Zuständigkeit Die Zuständigkeit für die Rücknahme richtet sich, weil es sich dabei um einen neuen Verwaltungsakt handelt, nach den Verhältnissen bei deren Erlass. Art. 48 V BayVwVfG (= besondere örtliche Zuständigkeitsregelung) regelt insofern nur einen Teilaspekt (Zuständigkeit nach Unanfechtbarkeit des Ausgangsbescheides, an der es hier ohnehin fehlt). Im Regelfall ist nach der Actus-contrarius-Theorie die Ausgangsbehörde zuständig. Hier bestehen weder Zweifel daran, dass das LRA Regensburg ursprünglich zuständig war (sachlich: Art. 53 I 1, 2, 54 I Hs. 1 BayBO, Art. 37 I 2 BayLKrO; örtlich: Art. 3 I Nr. 1 BayVwVfG), noch gibt es Anhaltspunkte, dass sich die Verhältnisse im Nachhinein verändert hätten. Damit war das LRA Regensburg auch für die Rücknahme zuständig.

b)

Verfahren, insbes. Anhörung, Art. 28 I BayVwVfG Grundsätzlich ist eine Anhörung gemäß Art. 28 I BayVwVfG erforderlich, da ein belastender VA vorliegt und A nach Art. 13 I Nr. 2 BayVwVfG Beteiligter ist. Sie war auch nicht entbehrlich (Art. 28 II/III BayVwVfG). Lt. Sachverhalt ist sie ordnungsgemäß erfolgt.

c)

Form Die Formerfordernisse der Art. 68 II 1 BayBO, Art. 37 III, Art. 39 I BayVwVfG (actus contrarius) wurden gewahrt.
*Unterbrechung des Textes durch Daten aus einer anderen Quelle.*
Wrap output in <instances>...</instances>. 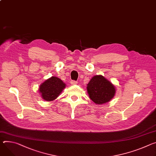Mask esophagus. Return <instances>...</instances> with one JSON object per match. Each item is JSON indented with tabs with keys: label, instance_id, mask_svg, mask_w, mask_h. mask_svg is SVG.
Listing matches in <instances>:
<instances>
[{
	"label": "esophagus",
	"instance_id": "esophagus-1",
	"mask_svg": "<svg viewBox=\"0 0 156 156\" xmlns=\"http://www.w3.org/2000/svg\"><path fill=\"white\" fill-rule=\"evenodd\" d=\"M70 83H71V84H72V85H74V84H78V82H77V81H76L72 80V81H71Z\"/></svg>",
	"mask_w": 156,
	"mask_h": 156
}]
</instances>
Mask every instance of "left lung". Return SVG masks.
<instances>
[{
	"mask_svg": "<svg viewBox=\"0 0 156 156\" xmlns=\"http://www.w3.org/2000/svg\"><path fill=\"white\" fill-rule=\"evenodd\" d=\"M91 100L96 105L109 102L116 94V88L111 82L101 75L92 77L87 87Z\"/></svg>",
	"mask_w": 156,
	"mask_h": 156,
	"instance_id": "8db88e82",
	"label": "left lung"
}]
</instances>
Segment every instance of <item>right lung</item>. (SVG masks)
<instances>
[{
    "label": "right lung",
    "mask_w": 156,
    "mask_h": 156,
    "mask_svg": "<svg viewBox=\"0 0 156 156\" xmlns=\"http://www.w3.org/2000/svg\"><path fill=\"white\" fill-rule=\"evenodd\" d=\"M65 87L66 84L62 80L51 76L40 84L38 91L43 100L51 101L58 97Z\"/></svg>",
    "instance_id": "add662e5"
}]
</instances>
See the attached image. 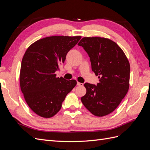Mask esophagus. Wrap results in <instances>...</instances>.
<instances>
[{
  "mask_svg": "<svg viewBox=\"0 0 150 150\" xmlns=\"http://www.w3.org/2000/svg\"><path fill=\"white\" fill-rule=\"evenodd\" d=\"M77 84H78V86H83V83H79V82H78V83H77Z\"/></svg>",
  "mask_w": 150,
  "mask_h": 150,
  "instance_id": "obj_1",
  "label": "esophagus"
}]
</instances>
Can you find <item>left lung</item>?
<instances>
[{
	"mask_svg": "<svg viewBox=\"0 0 150 150\" xmlns=\"http://www.w3.org/2000/svg\"><path fill=\"white\" fill-rule=\"evenodd\" d=\"M90 57L92 71L98 76L96 86L86 83L81 98L86 109L96 116L110 114L119 106L129 87L130 65L116 42L104 38H83L78 43Z\"/></svg>",
	"mask_w": 150,
	"mask_h": 150,
	"instance_id": "1",
	"label": "left lung"
}]
</instances>
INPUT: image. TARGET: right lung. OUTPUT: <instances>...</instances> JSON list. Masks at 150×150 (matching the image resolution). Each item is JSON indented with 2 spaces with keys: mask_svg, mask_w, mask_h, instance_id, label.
<instances>
[{
  "mask_svg": "<svg viewBox=\"0 0 150 150\" xmlns=\"http://www.w3.org/2000/svg\"><path fill=\"white\" fill-rule=\"evenodd\" d=\"M81 36H51L35 41L22 58L20 86L25 100L38 115L49 118L61 110L76 81L57 78L55 72Z\"/></svg>",
  "mask_w": 150,
  "mask_h": 150,
  "instance_id": "obj_1",
  "label": "right lung"
}]
</instances>
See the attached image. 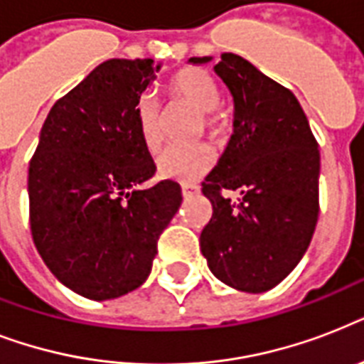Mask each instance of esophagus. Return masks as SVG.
I'll use <instances>...</instances> for the list:
<instances>
[{"label":"esophagus","mask_w":364,"mask_h":364,"mask_svg":"<svg viewBox=\"0 0 364 364\" xmlns=\"http://www.w3.org/2000/svg\"><path fill=\"white\" fill-rule=\"evenodd\" d=\"M181 193H183V198H191V196H196V194L200 193V187L198 185L185 183V185H181Z\"/></svg>","instance_id":"obj_1"}]
</instances>
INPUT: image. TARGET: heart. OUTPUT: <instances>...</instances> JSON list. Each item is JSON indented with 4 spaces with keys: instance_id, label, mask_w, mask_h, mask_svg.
Wrapping results in <instances>:
<instances>
[{
    "instance_id": "heart-1",
    "label": "heart",
    "mask_w": 364,
    "mask_h": 364,
    "mask_svg": "<svg viewBox=\"0 0 364 364\" xmlns=\"http://www.w3.org/2000/svg\"><path fill=\"white\" fill-rule=\"evenodd\" d=\"M171 96L187 104L200 115V130L210 137H221L227 130V121L215 113L221 104V94L215 81L202 70L179 71L170 82ZM137 132L143 145L149 151H156L162 143V115L156 100L151 94H143L136 102ZM213 151L205 145L196 147H168L156 159L160 177L173 181H194L210 171L213 166Z\"/></svg>"
}]
</instances>
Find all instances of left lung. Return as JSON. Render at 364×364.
<instances>
[{
	"label": "left lung",
	"instance_id": "left-lung-1",
	"mask_svg": "<svg viewBox=\"0 0 364 364\" xmlns=\"http://www.w3.org/2000/svg\"><path fill=\"white\" fill-rule=\"evenodd\" d=\"M211 56L191 58L208 64ZM234 100V134L202 183L213 215L200 249L217 279L264 293L294 270L319 215V149L299 100L238 54L213 68ZM240 190L238 205L224 196Z\"/></svg>",
	"mask_w": 364,
	"mask_h": 364
}]
</instances>
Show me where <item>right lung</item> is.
I'll return each mask as SVG.
<instances>
[{"instance_id": "1", "label": "right lung", "mask_w": 364, "mask_h": 364, "mask_svg": "<svg viewBox=\"0 0 364 364\" xmlns=\"http://www.w3.org/2000/svg\"><path fill=\"white\" fill-rule=\"evenodd\" d=\"M159 70L151 58L100 64L48 111L31 156L33 243L48 270L85 299L139 287L181 205L176 181L139 187L156 166L134 111Z\"/></svg>"}]
</instances>
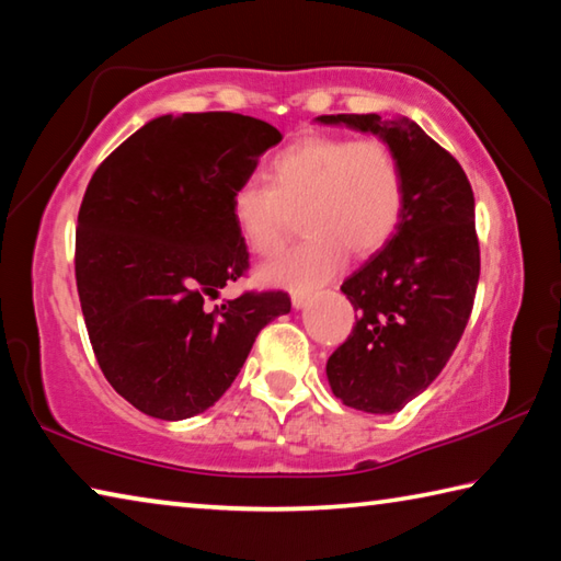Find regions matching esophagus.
Returning a JSON list of instances; mask_svg holds the SVG:
<instances>
[{"mask_svg":"<svg viewBox=\"0 0 561 561\" xmlns=\"http://www.w3.org/2000/svg\"><path fill=\"white\" fill-rule=\"evenodd\" d=\"M314 299V291H294L291 294V304H294V309H301V307H307V304Z\"/></svg>","mask_w":561,"mask_h":561,"instance_id":"34e87169","label":"esophagus"}]
</instances>
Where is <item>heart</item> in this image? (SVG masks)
<instances>
[{"instance_id":"obj_1","label":"heart","mask_w":561,"mask_h":561,"mask_svg":"<svg viewBox=\"0 0 561 561\" xmlns=\"http://www.w3.org/2000/svg\"><path fill=\"white\" fill-rule=\"evenodd\" d=\"M267 178L234 190L232 220L247 250L270 260L301 215L304 242L260 272L274 287H314L344 264L348 250L356 257L383 250L403 222V165L378 138H299L272 158Z\"/></svg>"}]
</instances>
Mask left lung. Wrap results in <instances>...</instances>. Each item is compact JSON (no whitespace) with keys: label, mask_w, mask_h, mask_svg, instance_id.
Returning a JSON list of instances; mask_svg holds the SVG:
<instances>
[{"label":"left lung","mask_w":561,"mask_h":561,"mask_svg":"<svg viewBox=\"0 0 561 561\" xmlns=\"http://www.w3.org/2000/svg\"><path fill=\"white\" fill-rule=\"evenodd\" d=\"M317 121L376 133L403 165V222L341 284L358 321L327 360L341 403L396 413L438 378L468 327L480 279L474 195L458 160L413 121L386 123L376 113Z\"/></svg>","instance_id":"obj_1"}]
</instances>
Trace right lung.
I'll return each instance as SVG.
<instances>
[{"label":"right lung","instance_id":"right-lung-1","mask_svg":"<svg viewBox=\"0 0 561 561\" xmlns=\"http://www.w3.org/2000/svg\"><path fill=\"white\" fill-rule=\"evenodd\" d=\"M282 133L230 111L160 116L91 175L76 225V287L93 354L116 393L183 421L220 401L287 291L210 301L250 270L232 193Z\"/></svg>","mask_w":561,"mask_h":561}]
</instances>
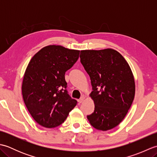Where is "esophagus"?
I'll return each mask as SVG.
<instances>
[{
	"label": "esophagus",
	"mask_w": 157,
	"mask_h": 157,
	"mask_svg": "<svg viewBox=\"0 0 157 157\" xmlns=\"http://www.w3.org/2000/svg\"><path fill=\"white\" fill-rule=\"evenodd\" d=\"M84 101V96H82V97L79 99L78 102H79V103H82Z\"/></svg>",
	"instance_id": "obj_1"
}]
</instances>
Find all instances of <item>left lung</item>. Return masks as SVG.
I'll return each instance as SVG.
<instances>
[{
  "mask_svg": "<svg viewBox=\"0 0 157 157\" xmlns=\"http://www.w3.org/2000/svg\"><path fill=\"white\" fill-rule=\"evenodd\" d=\"M80 62L90 78L94 111L87 118L102 131L114 128L125 118L135 96L132 70L115 50L81 51Z\"/></svg>",
  "mask_w": 157,
  "mask_h": 157,
  "instance_id": "8db88e82",
  "label": "left lung"
}]
</instances>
Zwischenergebnis: Der Aufhebungsbescheid ist formell rechtmäßig. 3. Materielle Rechtmäßigkeit Die Rücknahme ist rechtswidrig, wenn die Voraussetzungen des Art. 48 BayVwVfG nicht vorlagen (a, b) bzw. die Behörde von dem ihr eingeräumten Ermessen in fehlerhafter Weise Gebrauch gemacht hat (c).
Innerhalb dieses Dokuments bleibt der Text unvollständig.